- [Document segment]
Victoria is facing a homelessness crisis. However, instead of empathy and solutions, the city’s most vulnerable have been levelled with accusations that they are lazy, dangerous drug addicts who can’t find employment and pose a threat to Victoria’s parks and residents. The first step towards deconstructing this crisis is to change the existing narrative and to work on providing what members of the street community really want: safe housing.
Prior to the pandemic, Victoria’s street community already lacked essential services and shelter spaces. Victoria’s vacancy rate has hovered around one per cent since 2016, and rentals aren’t cheap. According to WorkBC, a couple making $50-70k per year and living in a 900 square foot apartment in Victoria would only have a few thousand dollars at the end of the year in savings. Even those with regular income are faced with the difficult task of securing and maintaining housing in an economy that often puts most rentals out of reach for minimum wage earners.

- [Task set]
1/ Rewrite the paragraph beginning "Prior to the pandemic" from the passage on Victoria's homelessness as a short list, keeping its main facts.
2/ Please copy word for word the part of the passage on Victoria's homelessness between "Prior to the" and "minimum wage earners.", inclusive.

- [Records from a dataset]

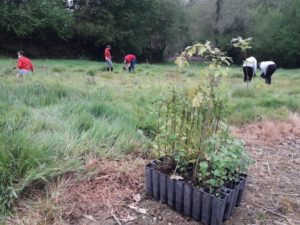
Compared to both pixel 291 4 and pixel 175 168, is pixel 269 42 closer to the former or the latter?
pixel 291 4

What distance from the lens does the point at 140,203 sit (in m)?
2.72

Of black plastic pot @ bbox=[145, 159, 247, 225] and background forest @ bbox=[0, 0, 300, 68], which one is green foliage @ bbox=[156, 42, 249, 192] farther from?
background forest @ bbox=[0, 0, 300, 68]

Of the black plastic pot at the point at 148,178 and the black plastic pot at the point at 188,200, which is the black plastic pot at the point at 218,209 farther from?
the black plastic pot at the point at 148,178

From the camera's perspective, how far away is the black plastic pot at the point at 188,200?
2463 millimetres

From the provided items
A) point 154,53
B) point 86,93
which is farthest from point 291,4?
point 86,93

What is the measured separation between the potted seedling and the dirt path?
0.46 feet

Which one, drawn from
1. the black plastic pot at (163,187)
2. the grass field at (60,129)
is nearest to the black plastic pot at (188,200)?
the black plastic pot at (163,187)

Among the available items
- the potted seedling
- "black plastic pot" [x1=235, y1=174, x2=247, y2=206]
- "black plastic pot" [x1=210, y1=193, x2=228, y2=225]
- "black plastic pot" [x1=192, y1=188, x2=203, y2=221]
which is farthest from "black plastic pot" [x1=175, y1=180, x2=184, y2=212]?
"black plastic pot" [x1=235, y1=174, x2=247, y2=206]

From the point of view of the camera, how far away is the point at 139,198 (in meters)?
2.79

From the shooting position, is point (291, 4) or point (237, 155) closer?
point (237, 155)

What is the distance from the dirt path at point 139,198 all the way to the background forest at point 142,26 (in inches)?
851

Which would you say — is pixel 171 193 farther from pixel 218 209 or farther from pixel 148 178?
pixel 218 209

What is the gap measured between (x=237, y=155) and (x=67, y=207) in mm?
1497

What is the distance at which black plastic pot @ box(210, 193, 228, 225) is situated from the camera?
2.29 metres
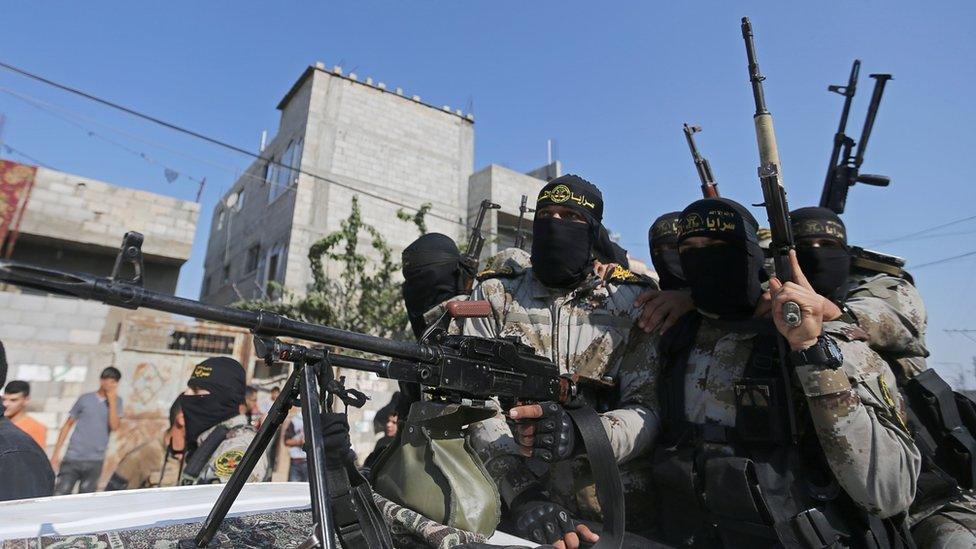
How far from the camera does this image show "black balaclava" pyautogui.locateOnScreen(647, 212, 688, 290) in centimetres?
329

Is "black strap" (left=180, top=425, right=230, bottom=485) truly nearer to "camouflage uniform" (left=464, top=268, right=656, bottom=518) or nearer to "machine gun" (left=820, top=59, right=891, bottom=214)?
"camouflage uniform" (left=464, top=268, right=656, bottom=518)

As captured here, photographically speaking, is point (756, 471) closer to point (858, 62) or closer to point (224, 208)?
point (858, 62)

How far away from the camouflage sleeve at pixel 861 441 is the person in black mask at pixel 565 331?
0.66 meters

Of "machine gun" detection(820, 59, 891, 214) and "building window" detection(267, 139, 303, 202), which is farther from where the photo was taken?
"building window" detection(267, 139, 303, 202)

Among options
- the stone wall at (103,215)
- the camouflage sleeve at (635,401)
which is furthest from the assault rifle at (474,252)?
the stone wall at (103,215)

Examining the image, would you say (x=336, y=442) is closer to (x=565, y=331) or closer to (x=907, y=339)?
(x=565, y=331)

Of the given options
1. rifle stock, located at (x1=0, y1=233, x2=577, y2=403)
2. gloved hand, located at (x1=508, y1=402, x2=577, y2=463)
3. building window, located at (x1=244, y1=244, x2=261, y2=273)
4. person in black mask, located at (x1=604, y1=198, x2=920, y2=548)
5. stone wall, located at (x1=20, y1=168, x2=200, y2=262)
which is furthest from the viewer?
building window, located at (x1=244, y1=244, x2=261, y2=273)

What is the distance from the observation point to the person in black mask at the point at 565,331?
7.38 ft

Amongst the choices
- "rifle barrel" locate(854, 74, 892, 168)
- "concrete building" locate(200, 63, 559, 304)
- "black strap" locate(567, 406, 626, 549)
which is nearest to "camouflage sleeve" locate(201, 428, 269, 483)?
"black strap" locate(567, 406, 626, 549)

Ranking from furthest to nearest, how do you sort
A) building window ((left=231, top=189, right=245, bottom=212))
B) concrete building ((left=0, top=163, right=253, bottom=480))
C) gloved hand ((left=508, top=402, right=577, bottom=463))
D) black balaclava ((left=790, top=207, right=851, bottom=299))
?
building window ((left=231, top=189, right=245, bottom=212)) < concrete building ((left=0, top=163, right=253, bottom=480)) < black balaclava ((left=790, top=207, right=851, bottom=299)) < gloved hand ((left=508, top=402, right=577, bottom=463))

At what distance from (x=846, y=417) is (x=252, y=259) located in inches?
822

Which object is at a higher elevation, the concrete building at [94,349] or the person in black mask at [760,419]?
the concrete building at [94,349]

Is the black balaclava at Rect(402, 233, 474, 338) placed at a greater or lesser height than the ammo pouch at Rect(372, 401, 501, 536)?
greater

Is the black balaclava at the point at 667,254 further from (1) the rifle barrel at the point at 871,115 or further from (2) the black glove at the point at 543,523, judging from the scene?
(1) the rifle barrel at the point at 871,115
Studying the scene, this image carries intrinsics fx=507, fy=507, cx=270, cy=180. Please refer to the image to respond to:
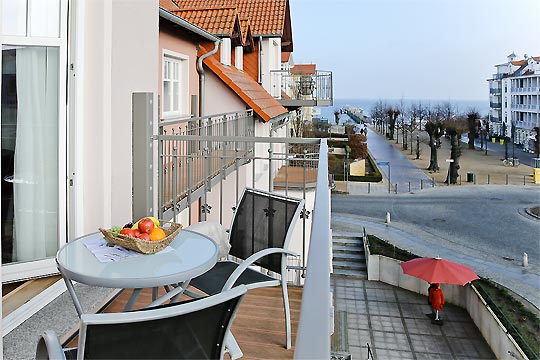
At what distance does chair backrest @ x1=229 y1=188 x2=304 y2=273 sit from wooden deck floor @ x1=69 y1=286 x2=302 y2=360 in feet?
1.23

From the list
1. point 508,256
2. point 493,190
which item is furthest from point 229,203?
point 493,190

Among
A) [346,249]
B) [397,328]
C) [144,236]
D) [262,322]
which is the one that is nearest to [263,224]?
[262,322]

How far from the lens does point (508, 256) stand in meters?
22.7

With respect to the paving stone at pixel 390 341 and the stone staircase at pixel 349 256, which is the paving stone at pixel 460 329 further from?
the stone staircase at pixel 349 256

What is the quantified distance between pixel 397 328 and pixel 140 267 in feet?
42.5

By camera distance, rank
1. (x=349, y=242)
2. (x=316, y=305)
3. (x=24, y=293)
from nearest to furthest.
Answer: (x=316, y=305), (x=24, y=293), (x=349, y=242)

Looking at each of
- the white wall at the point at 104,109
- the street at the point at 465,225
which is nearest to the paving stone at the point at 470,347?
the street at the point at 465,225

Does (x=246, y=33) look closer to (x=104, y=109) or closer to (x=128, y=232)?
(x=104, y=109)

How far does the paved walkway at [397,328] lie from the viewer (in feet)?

- [Expected results]
1/
- Before the pandemic, Victoria's street community already lacked essential services and shelter spaces.
- Victoria's vacancy rate has stayed around one per cent since 2016, and rentals are expensive.
- According to WorkBC, a couple earning $50-70k a year in a 900-square-foot Victoria apartment would save only a few thousand dollars a year.
- Even people with regular income struggle to secure and keep housing, since most rentals are out of reach for minimum wage earners.

2/
Prior to the pandemic, Victoria’s street community already lacked essential services and shelter spaces. Victoria’s vacancy rate has hovered around one per cent since 2016, and rentals aren’t cheap. According to WorkBC, a couple making $50-70k per year and living in a 900 square foot apartment in Victoria would only have a few thousand dollars at the end of the year in savings. Even those with regular income are faced with the difficult task of securing and maintaining housing in an economy that often puts most rentals out of reach for minimum wage earners.